Selon certains auteurs, elle est pratiquée depuis
longtemps, aussi longtemps que des tiers interviennent dans les conflits
d'autrui. Contrairement à ce que laisse supposer le développement
spectaculaire de la médiation au cours de ces dernières
décennies, cette notion n'est pas nouvelle.
Il est possible d'identifier une amorce de médiation
dans les récits sumériens vieux de plus de 4000
ans131. Cette société avait recours fréquemment
à la médiation pour résoudre les différends entre
ses citoyens. Les Sumériens ne sont pas un cas isolé, de nombreux
récits de médiation ont été rapporté avant
notre ère, tant en Chine impériale qu'en Grèce antique. La
culture de la Grèce antique, avec le courant philosophique platonicien
visant à faire réfléchir les personnes sur leurs relations
aux autres et, conséquemment à soi-même. La maïeutique
instrumentait cette recherche.
L'outil maïeutique avait pour objectif de permettre
à une personne d'exprimer ses connaissances en soi, en l'occurrence qui
auraient été acquises dans ses vies antérieures. Le
philosophe mettait en pratique ce savoir-faire pour qu'une personne puisse
réfléchir et exprimer le meilleur d'elle-même. Cette
maïeutique était ainsi un véritable acte médiateur du
philosophe.
Dès le XVIIIe siècle, la médiation va
apparaitre comme un instrument de pacification des relations internationales.

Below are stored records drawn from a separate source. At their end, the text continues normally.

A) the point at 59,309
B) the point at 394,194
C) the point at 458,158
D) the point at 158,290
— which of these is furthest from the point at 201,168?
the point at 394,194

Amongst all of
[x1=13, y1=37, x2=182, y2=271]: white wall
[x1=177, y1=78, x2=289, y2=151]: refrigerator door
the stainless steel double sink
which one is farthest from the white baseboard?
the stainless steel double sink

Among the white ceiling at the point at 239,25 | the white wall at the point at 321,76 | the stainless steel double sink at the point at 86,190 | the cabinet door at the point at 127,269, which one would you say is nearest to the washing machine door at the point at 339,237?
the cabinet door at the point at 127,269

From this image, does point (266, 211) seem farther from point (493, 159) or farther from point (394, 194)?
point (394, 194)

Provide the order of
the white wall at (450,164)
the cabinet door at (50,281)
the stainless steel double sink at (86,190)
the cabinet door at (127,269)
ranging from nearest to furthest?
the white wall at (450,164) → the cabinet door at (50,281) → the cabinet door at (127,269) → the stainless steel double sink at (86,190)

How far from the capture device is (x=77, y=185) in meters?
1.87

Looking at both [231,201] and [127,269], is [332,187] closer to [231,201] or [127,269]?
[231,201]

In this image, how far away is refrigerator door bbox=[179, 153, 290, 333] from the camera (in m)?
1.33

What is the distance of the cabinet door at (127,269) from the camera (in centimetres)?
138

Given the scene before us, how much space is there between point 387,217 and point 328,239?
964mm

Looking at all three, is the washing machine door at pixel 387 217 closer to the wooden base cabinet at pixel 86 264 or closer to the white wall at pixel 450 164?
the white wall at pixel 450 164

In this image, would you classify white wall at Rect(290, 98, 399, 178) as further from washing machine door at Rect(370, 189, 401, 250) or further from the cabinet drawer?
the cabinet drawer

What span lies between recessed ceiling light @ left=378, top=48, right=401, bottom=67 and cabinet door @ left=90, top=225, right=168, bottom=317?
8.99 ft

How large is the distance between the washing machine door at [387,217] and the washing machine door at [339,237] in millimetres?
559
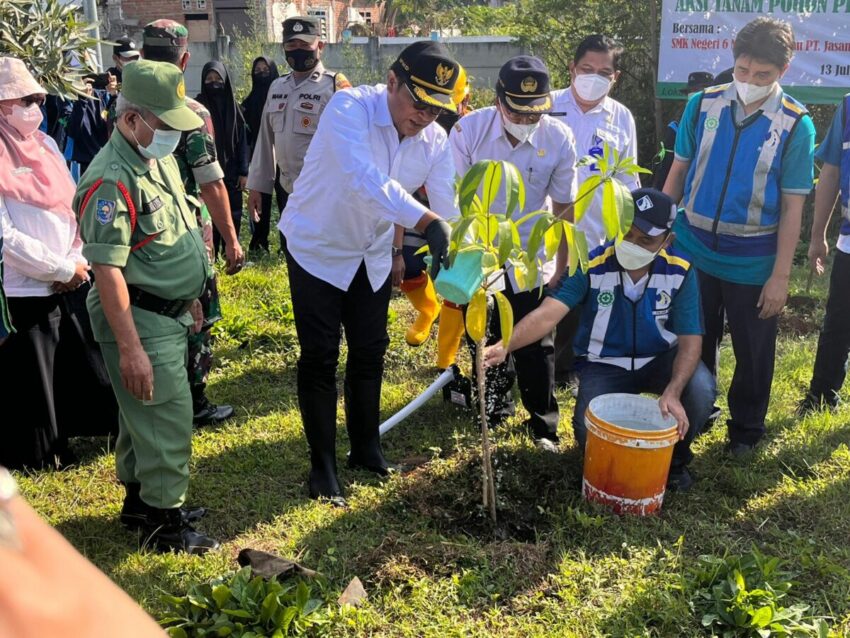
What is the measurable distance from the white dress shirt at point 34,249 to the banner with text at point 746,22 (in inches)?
254

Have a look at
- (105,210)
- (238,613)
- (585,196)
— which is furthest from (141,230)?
(585,196)

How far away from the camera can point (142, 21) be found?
103ft

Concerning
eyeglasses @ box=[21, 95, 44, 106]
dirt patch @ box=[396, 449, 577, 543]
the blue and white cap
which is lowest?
dirt patch @ box=[396, 449, 577, 543]

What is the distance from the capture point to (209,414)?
437cm

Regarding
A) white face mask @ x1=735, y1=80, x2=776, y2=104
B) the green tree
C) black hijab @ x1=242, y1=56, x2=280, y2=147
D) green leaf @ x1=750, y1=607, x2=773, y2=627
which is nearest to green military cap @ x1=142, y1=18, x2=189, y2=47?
the green tree

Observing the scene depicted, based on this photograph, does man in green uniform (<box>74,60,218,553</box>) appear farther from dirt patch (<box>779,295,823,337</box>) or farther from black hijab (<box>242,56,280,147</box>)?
black hijab (<box>242,56,280,147</box>)

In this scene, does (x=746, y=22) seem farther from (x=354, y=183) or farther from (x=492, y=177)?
(x=492, y=177)

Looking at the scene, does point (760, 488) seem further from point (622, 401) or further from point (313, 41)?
point (313, 41)

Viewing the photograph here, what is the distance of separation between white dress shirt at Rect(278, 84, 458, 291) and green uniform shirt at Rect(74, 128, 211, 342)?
472mm

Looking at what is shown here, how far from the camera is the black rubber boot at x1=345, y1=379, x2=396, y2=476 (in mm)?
3768

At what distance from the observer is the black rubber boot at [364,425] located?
377cm

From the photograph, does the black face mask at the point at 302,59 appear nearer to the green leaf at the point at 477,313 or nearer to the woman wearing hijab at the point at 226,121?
the woman wearing hijab at the point at 226,121

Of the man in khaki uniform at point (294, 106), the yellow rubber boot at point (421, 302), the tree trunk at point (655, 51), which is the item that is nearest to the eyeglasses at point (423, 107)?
the yellow rubber boot at point (421, 302)

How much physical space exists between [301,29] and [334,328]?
9.97ft
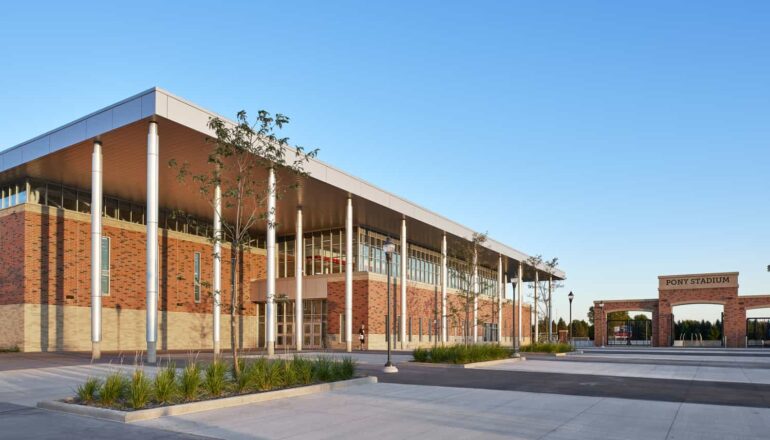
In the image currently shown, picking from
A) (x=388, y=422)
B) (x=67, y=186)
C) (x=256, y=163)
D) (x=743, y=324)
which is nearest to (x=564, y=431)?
(x=388, y=422)

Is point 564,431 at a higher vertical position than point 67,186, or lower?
lower

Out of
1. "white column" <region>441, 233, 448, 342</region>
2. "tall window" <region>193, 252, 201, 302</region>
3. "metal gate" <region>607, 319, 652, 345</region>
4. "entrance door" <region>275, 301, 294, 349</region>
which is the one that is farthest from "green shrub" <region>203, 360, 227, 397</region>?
"metal gate" <region>607, 319, 652, 345</region>

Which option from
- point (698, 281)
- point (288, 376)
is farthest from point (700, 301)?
point (288, 376)

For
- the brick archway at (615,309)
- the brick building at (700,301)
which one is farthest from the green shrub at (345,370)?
the brick archway at (615,309)

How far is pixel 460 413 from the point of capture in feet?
37.0

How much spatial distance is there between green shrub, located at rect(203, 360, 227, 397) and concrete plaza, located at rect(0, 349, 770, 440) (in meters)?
0.88

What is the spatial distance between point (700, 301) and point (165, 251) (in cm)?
4824

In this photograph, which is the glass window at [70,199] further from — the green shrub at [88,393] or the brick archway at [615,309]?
the brick archway at [615,309]

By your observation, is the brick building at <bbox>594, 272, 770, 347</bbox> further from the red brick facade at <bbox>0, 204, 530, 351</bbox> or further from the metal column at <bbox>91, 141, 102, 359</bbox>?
the metal column at <bbox>91, 141, 102, 359</bbox>

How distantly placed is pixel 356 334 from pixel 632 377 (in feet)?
83.1

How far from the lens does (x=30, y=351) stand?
102 feet

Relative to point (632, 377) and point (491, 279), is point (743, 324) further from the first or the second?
point (632, 377)

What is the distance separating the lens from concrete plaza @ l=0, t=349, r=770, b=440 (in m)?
9.41

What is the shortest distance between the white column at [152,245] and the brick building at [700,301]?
5228 cm
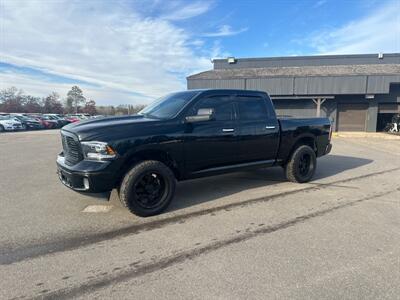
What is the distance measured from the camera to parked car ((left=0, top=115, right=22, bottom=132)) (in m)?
27.5

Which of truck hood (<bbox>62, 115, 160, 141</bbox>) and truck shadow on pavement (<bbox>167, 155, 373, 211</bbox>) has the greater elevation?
truck hood (<bbox>62, 115, 160, 141</bbox>)

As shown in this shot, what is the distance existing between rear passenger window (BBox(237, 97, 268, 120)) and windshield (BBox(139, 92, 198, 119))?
100cm

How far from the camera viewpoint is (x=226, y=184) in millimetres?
6254

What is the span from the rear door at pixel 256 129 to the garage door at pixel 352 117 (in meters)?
21.5

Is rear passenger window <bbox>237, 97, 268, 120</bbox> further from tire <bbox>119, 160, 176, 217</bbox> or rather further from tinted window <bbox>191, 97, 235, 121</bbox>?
tire <bbox>119, 160, 176, 217</bbox>

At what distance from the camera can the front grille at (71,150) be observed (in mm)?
4098

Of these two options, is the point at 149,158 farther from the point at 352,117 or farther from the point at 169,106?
the point at 352,117

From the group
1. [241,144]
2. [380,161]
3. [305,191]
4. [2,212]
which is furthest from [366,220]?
[380,161]

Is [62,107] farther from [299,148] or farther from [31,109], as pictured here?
[299,148]

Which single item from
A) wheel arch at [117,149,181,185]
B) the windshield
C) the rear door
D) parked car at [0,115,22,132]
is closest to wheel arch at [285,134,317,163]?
the rear door

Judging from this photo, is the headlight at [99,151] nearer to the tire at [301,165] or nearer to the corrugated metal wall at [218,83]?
the tire at [301,165]

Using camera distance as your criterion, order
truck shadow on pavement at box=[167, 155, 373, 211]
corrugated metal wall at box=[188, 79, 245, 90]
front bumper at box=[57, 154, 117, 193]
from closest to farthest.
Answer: front bumper at box=[57, 154, 117, 193] → truck shadow on pavement at box=[167, 155, 373, 211] → corrugated metal wall at box=[188, 79, 245, 90]

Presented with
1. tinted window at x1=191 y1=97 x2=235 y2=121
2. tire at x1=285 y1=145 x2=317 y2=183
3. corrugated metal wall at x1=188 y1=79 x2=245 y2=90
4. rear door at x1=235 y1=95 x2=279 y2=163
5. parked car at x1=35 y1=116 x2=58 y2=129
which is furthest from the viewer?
parked car at x1=35 y1=116 x2=58 y2=129

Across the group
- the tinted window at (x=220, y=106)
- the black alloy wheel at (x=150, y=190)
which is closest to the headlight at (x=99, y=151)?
the black alloy wheel at (x=150, y=190)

Mais la conception de celle-ci, en tant que discipline à part
entière s'affirme à la fin du XXe siècle. Elle se diffuse
avec l'acceptation de la médiation conventionnelle, hors de tout
contexte judiciaire. Elle apportera aux parties d'un différend les
moyens de reposer une situation qui pose problème, d'y
réfléchir et de chercher la meilleure solution possible pour
retrouver ou trouver un terrain d'entente.
La médiation s'est ainsi progressivement
transposé dans divers domaines de la vie sociale, conflits collectifs du
travail, économiques, de famille et même sur le plan fiscal.
D'où le recours à la médiation fiscale.
C'est un processus de règlement des différends
fiscaux qui implique de faire appel à un médiateur qui aide les
parties à atteindre une compréhension commune des enjeux et de
131 LEONARD (W.), The sumerian, New York, W. W. Norton
& Company, 1965.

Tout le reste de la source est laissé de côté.